The universal gas constant, denoted as \(R\), forms the backbone of several key equations in chemistry, particularly in gas laws and equilibrium calculations. Its value is 0.0821 L atm / K mol. In the context of converting between Kc and Kp, \(R\) allows us to bridge the gap between concentrations and partial pressures. As seen in the equation \ K_p = K_c (RT)^{\Delta n} \(R\) helps ensure that the units are consistent, providing a smooth conversion process. This constant is also crucial in equations like the ideal gas law (\(PV = nRT\)) and others that describe gas behavior and reactions.

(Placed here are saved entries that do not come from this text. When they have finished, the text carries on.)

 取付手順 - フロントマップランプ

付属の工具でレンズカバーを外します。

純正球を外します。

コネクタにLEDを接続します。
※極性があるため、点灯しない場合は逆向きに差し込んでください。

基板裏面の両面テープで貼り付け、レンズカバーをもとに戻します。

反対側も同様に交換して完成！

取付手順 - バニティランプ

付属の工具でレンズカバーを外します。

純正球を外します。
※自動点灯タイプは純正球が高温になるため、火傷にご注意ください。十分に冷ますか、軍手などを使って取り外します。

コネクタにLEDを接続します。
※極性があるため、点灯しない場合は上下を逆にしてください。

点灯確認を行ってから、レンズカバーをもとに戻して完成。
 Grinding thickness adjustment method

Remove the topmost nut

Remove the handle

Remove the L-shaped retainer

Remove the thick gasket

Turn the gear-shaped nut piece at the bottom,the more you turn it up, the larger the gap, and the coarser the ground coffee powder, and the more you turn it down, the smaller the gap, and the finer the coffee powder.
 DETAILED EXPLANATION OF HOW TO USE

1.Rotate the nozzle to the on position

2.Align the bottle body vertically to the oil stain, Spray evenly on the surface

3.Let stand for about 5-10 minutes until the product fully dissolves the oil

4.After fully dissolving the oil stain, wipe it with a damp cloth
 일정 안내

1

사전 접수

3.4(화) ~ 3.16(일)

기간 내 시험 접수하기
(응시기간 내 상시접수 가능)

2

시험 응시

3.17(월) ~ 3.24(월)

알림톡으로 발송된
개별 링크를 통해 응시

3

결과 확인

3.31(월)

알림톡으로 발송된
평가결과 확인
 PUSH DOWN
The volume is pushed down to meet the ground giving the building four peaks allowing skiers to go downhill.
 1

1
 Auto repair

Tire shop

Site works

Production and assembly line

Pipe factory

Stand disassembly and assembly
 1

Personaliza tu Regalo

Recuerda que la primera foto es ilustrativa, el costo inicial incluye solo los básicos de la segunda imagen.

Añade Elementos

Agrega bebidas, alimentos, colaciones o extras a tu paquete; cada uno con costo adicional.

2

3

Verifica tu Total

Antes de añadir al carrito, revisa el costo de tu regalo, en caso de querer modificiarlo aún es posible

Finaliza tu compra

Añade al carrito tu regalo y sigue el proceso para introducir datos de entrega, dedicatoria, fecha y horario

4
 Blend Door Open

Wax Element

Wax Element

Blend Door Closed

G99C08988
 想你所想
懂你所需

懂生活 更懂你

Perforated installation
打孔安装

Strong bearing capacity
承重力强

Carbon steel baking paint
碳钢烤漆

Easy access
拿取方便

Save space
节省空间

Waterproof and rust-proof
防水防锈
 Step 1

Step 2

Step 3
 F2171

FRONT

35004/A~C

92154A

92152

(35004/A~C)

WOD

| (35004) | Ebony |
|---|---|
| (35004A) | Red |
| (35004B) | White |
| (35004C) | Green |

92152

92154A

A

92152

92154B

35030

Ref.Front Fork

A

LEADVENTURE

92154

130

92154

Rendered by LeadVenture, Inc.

Delta n in Equilibrium Reactions

The term \(\Delta n\) signifies the change in the number of moles of gases in an equilibrium reaction. It is calculated by subtracting the moles of gaseous reactants from the moles of gaseous products. For example, in the reaction \ \text{N}_2 \text{O}_4(g) \rightleftrharpoons 2 \text{NO}_2(g) The \(\Delta n\) is calculated as \ \Delta n = (2) - (1) = 1. The value of \(\Delta n\) deeply influences how Kc is converted to Kp. When \(\Delta n\) is positive, the term \( (RT)^{\Delta n} \) increases the value of Kp relative to Kc, and vice versa. Keeping track of \(\Delta n\) is vital for correctly applying the relationship between Kc and Kp, guiding us to accurate predictions and understanding of chemical equilibrium behavior.